So Many Types, So Little Time
In the world of flying, the range of experiences and the fun to be had are never-ending
One of the perks of this job is the chance to fly a wide variety of airplanes. My hours and ratings aren’t anything special, but I’m happy that I’ve been allowed to fly a little of everything at one time or another.
A friend in Oklahoma invited me to fly his newly restored Cessna 195, and we met in Ponca City, Okla., for the flight. Jack was a recently retired Braniff captain who had owned the Cessna for about 20 years, and he flew it like breathing. Typical of Oklahoma, the wind was whipping down the plain on the day of my flights, and I expressed some concerns about the ground handling of his big taildragger. Jack dismissed them with a knowing wave of his hand, and we climbed aboard and prepared to launch.
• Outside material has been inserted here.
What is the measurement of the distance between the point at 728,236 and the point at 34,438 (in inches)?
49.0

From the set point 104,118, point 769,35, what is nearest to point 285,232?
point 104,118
The 300-hp Jacobs radial started without complaint, and after things settled down, I began to taxi toward the active. I knew that I was in trouble as soon as we cleared the wind shadow of the hangar. Naturally, the airplane wanted to weathercock into the wind, and no sooner had I applied appropriate corrective rudder and brake than it did just that—while continuing to track straight ahead. I had completely forgotten that Cessna 195s featured a crosswind gear system that allowed the wheels to caster as much as 15 to 20 degrees.
Jack coached me through the subsequent takeoff and landing, and it was eerie to fly a landing approach in a crab and not kick it out at the bottom. The airplane would land happily with its nose at what seemed like 45 degrees to the left or right of the runway heading and roll out straight down the centerline.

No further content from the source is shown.